DrummonD
e o
arco de Eros
Considerado
por muitos como a maior expressão da poesia brasileira de todos os tempos,
Carlos Drummond de Andrade teve sua obra estudada por grandes figuras do
ensaísmo e da crítica. Em Confidência
mineira. O amor na poesia de Carlos Drummond de Andrade, Mirella Vieira
Lima dá a sua contribuição ao entendimento da lírica drummoniana, centrando o
seu interesse nas manifestações amorosas presentes nesta poesia essencialmente
voltada para a compreensão do sentimento do mundo.
O
livro publicado pela EDUSP é resultado de alguns anos de trabalho e pesquisa da
autora, tendo sido defendido como tese de doutorado em Letras na Universidade
de São Paulo. Além das fontes impessoais e acessíveis a todo leitor, Mirella
Vieira Lima teve acesso a documentos pessoais de Drummond e a edições
raríssimas, confiadas a bibliófilos e colecionadores. Com isso, cercou-se de elementos
necessários para a compreensão do amor na poesia de Drummond.
A
partir do sentimento de culpa que acompanha a plenitude amorosa e o trajeto das
flechas de Eros, a autora elege um eixo central de referência temática, depois
transformado em lugar de expectação da sua análise. Pelo trabalho de
interpretação que Mirella Vieira Lima dedica neste livro a diversos poemas de
Drummond, o leitor poderá observar que a poesia amorosa do autor não se perde
nos labirintos do amor sem corpo, mas atinge o cerne do desejo carnal.
Carlos
Drummond de Andrade é o poeta do amor absoluto, tão bem evocado nestes versos
de “Amor e seu tempo”, que nos foram confiados para publicação no Jornal de Cultura, editado de 1973 a
1975 nos hoje extintos Diários Associados, de Assis Chateaubriand. Incluído
ainda no livro As impurezas do branco,
permita o leitor a sua transcrição, pela pertinência com relação ao tema de Confidência mineira:
Amor
é privilégio de maduros
estendidos
na mais estreita cama,
que
se torna a mais larga e a mais relvosa,
roçando,
em cada poro, o céu do corpo.
É
isto, amor: o ganho não previsto,
prêmio
subterrâneo e coruscante,
leitura
de relâmpago cifrado,
que,
decifrado, nada mais existe
valendo
a pena e o preço do terrestre,
salvo
o minuto de ouro no relógio
minúsculo,
vibrando no crepúsculo.
Amor
é o que se aprende no limite,
depois
de se arquivar toda a ciência
herdada,
ouvida. Amor começa tarde.
=-=-=
§ **TAREFAS**:
#1 No texto sobre a poesia amorosa de Drummond, qual editora publicou o livro de Mirella Vieira Lima?
#2 Prolongue o texto sobre a poesia amorosa de Drummond a partir do ponto em que ele termina.

(Dados de relação espacial)
=-=-=
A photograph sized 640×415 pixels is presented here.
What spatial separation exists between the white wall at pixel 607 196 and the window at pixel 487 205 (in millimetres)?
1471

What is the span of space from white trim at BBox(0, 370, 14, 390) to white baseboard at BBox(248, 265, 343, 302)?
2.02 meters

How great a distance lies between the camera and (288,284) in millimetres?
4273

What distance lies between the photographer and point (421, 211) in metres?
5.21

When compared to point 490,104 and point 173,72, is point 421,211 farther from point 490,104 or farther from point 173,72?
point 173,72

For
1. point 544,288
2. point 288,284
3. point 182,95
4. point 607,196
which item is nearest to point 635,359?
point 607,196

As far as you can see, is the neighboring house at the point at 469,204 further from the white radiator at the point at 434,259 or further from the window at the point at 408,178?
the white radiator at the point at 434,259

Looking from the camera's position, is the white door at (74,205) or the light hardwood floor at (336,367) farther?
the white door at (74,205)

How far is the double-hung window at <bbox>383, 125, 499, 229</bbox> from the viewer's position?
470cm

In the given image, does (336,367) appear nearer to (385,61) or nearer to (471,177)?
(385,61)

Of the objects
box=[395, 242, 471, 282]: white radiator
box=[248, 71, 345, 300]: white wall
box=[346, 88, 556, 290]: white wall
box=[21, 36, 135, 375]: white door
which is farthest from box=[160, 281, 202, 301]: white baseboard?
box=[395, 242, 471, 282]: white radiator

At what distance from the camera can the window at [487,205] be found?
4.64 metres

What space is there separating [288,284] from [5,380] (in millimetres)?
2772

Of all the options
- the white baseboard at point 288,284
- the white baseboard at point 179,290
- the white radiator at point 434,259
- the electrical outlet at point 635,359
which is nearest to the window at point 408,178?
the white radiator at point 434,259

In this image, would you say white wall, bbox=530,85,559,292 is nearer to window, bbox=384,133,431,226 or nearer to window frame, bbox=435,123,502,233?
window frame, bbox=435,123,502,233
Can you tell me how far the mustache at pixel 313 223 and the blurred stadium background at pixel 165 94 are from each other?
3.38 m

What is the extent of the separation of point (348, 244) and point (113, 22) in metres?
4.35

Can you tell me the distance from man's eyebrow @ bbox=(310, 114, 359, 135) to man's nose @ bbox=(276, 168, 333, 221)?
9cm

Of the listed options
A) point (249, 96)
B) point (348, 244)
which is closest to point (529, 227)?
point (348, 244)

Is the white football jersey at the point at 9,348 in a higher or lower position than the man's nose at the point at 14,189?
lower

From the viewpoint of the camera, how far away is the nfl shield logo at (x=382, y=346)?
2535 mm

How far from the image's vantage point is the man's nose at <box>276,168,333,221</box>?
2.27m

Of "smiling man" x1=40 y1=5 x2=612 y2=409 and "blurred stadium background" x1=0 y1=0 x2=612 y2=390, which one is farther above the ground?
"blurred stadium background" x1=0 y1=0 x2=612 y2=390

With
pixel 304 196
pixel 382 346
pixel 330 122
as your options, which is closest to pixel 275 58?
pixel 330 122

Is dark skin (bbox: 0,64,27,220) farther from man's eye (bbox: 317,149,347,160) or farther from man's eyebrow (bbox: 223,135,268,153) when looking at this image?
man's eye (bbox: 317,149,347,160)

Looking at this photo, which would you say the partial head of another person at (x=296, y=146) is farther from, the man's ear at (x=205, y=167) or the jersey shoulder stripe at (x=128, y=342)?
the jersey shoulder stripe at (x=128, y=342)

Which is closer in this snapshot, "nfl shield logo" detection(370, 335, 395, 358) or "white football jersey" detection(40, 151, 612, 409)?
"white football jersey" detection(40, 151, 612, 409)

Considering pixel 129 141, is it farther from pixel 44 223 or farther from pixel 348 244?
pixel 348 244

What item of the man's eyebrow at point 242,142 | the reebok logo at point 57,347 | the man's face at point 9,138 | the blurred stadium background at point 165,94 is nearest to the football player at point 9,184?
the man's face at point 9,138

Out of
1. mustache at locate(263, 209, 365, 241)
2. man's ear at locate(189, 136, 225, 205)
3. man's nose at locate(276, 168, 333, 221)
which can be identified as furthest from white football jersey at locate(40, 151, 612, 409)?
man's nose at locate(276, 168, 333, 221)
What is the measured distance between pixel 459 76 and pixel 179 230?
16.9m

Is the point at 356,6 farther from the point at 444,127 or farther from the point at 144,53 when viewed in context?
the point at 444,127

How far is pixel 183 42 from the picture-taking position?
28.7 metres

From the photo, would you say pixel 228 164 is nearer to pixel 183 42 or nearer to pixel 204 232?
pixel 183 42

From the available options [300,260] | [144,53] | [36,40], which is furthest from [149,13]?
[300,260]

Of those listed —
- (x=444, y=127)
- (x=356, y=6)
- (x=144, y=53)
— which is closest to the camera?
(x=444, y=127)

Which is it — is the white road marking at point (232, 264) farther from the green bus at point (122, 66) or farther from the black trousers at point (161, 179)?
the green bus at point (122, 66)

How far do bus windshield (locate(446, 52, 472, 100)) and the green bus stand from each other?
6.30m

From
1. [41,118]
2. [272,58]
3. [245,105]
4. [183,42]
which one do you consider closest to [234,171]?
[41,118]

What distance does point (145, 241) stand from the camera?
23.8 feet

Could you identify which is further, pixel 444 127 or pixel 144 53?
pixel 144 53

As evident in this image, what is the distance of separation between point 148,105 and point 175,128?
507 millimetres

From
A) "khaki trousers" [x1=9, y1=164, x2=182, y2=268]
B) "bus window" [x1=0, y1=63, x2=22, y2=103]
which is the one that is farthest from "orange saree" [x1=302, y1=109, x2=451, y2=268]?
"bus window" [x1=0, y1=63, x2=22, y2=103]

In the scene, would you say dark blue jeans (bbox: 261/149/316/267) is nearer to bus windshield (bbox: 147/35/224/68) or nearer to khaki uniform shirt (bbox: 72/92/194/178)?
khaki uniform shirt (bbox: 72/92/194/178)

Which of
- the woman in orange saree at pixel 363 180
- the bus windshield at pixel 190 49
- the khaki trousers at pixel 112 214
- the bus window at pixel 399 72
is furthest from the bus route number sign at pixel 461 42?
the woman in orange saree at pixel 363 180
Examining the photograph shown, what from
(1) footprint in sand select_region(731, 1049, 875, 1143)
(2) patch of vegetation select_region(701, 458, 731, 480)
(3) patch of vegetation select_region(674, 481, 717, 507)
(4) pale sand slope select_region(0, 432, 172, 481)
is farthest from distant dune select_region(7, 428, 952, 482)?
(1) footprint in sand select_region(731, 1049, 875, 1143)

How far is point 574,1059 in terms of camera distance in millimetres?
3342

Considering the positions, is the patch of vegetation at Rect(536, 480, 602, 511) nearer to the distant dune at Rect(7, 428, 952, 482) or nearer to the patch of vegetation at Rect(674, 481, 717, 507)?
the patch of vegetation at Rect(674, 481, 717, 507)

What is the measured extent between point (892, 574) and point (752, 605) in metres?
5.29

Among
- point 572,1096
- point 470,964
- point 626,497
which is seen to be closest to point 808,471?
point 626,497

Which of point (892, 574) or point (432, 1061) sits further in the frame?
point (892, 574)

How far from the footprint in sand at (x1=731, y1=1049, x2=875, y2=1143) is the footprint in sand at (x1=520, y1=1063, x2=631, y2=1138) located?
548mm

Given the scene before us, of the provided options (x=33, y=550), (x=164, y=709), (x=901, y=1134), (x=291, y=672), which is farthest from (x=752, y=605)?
=-=-=
§ **RESPOSTAS POR TAREFA**:
#1 A EDUSP.

#2
Se,
na maturidade, Drummond vai ao encontro de um amor sem culpas, a sua poesia
apresenta momentos marcados pela expiação mais funda. Analisando o poema
“Sombra das raparigas em flor”, Mirella evidencia como o desejo sexual é tomado
pelo poeta como uma força maléfica. “O adjetivo torto expressa essa condenação dirigida à própria libido, evidenciando
rejeição à sexualidade.” Mas na análise
de “Campo de flores” ela reconhece que Drummond encontra no amor “poder de
revelação – luz”.
Não
esqueçamos que a tradição da poesia brasileira
está enraizada na visão “cristã”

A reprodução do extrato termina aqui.